Crane Fly & Common Crane Fly
What is a crane fly?
Crane flies are generally beneficial two-winged flies that look a
bit like large mosquitoes. Despite their somewhat scary appearance,
they don't bite, suck blood, or carry diseases. In fact the adults
are harmless and rather comical as they bounce around the landscape
and off interior walls. They are also an important food source for
birds and other critters. The aquatic larvae of many crane flies are
indicators of good stream health, and become fish food. Other crane
flies are decomposers and help break down decaying organic matter.

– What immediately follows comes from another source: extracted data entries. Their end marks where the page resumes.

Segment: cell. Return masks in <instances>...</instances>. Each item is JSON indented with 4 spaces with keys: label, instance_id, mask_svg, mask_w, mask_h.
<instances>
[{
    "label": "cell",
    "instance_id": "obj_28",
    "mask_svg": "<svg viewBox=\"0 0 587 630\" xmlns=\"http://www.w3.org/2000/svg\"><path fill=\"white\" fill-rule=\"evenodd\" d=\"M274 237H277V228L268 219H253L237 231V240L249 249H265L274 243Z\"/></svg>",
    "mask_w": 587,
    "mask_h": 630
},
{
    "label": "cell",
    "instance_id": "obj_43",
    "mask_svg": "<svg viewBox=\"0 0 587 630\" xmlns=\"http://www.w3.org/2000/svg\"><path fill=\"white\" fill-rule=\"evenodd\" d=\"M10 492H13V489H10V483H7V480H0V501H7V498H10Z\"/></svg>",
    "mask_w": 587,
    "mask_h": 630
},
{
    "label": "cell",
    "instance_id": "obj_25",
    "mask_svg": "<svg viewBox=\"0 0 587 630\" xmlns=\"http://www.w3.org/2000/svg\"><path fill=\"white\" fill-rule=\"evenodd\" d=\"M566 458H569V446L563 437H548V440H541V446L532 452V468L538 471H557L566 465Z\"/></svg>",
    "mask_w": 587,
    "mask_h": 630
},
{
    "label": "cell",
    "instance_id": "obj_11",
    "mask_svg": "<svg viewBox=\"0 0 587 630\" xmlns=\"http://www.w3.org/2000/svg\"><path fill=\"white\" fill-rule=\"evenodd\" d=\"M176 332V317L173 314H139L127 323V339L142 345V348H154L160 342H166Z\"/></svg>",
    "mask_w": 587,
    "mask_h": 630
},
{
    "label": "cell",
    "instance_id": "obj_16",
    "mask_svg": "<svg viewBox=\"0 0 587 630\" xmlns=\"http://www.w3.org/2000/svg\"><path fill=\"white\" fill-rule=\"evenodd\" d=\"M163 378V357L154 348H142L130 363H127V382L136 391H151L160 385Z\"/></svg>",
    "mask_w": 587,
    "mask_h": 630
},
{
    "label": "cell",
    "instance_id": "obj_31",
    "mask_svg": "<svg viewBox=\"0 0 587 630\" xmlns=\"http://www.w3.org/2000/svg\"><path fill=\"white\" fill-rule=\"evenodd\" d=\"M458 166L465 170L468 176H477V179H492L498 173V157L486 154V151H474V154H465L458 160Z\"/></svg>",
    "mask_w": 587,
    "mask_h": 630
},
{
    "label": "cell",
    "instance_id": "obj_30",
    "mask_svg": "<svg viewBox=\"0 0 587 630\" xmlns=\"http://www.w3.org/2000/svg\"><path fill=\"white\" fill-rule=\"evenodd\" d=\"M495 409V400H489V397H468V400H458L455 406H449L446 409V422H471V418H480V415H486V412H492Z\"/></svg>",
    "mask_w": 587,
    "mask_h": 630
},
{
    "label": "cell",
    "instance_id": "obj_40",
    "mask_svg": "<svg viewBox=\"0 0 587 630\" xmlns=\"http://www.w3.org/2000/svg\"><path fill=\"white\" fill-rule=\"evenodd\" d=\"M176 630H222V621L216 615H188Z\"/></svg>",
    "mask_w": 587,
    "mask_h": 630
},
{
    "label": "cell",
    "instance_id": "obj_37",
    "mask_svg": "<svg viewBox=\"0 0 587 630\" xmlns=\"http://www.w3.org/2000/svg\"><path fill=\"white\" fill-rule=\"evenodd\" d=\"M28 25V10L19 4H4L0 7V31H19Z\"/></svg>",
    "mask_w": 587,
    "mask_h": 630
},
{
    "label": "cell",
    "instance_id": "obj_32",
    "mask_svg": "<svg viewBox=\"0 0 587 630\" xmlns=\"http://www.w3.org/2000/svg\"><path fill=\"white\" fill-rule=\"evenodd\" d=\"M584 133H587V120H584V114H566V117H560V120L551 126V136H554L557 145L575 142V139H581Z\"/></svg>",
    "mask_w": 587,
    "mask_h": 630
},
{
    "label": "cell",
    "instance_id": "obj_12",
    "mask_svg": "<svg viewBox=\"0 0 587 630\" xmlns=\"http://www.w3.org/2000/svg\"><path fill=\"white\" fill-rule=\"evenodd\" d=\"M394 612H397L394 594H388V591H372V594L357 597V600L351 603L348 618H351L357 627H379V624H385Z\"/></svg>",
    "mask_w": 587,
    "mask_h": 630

So why all the fuss about crane flies?
Two species of crane fly have adapted to feeding on grasses and the
roots of some plants. There have been cases where, over a period of
several years, they became so numerous that lawns were completely
stripped of grass. Bare soil, where there was once lawn, made good
media headlines and had a strong impact on the minds of turf-conscious
gardeners. Gardeners assume crane fly is the cause of any unhealthy
looking lawn. However, serious damage only occurs to some lawns in
an area; it often builds up over several years. The exception is when
it this crane fly is new to an area, or when it arrives with heavily
infested sod. There is usually plenty of time to check lawns and intervene
if the numbers begin to build. In fact, often even heavy infestations
disappear because the eggs dry out or birds, parasitoids, and little
organisms in the soil eat larvae.
Is there any good
news about crane flies?
The adults and larvae are great bird food: in fact starlings and robins
often completely control lawn populations. There are also a lot of
other natural enemies of the larvae that attack them through winter
(e.g. native nematodes, microorganisms, parasitoids, frogs, and small
insectivorous mammals). Adults are eaten by birds, bats, cats and
yellowjackets, etc. Turf researchers in Washington and Oregon, say,
"only one in ten lawns will get crane fly, and only one in 100
will need to be treated". With a little effort, you can tell
if you have them (see the "numbers game" below) before they
get way out of control.
When do I look for crane
fly larvae and adults?
Larger larvae can be found in the top three inches (3") of turf
(and sometimes in flower beds especially near the lawn) in spring.
With a shovel, turn over the sod and look. Adults emerge and are weakly
attracted to lights in late summer and early fall and may get into
the house by mistake. There they soon die.
Look for the crane fly larvae from February - to mid May. Search in
areas shaded or wet areas, or where lawn health is poor, yellowing
or missing. If there are no larvae, then search for the real cause
of the poor lawn health.
In August, when the adults emerge, the leathery, shiny pupa cases
(leatherjackets) are an indicator of where crane fly larvae were living
and where the next eggs are most likely to hatch.
The adults mate almost immediately after they emerge. The females
lay most of their eggs before they make their first flights and that's
why they can build up rapidly in one area. Once they are airborne,
there is no reason to try to control them.
I look for?
That's pretty easy. Just go out and look. The larvae are in the top
three inches of sod, so just dig up a bit of sod and look through
the roots and thatch for the blunt-ended, greyish-brown larvae.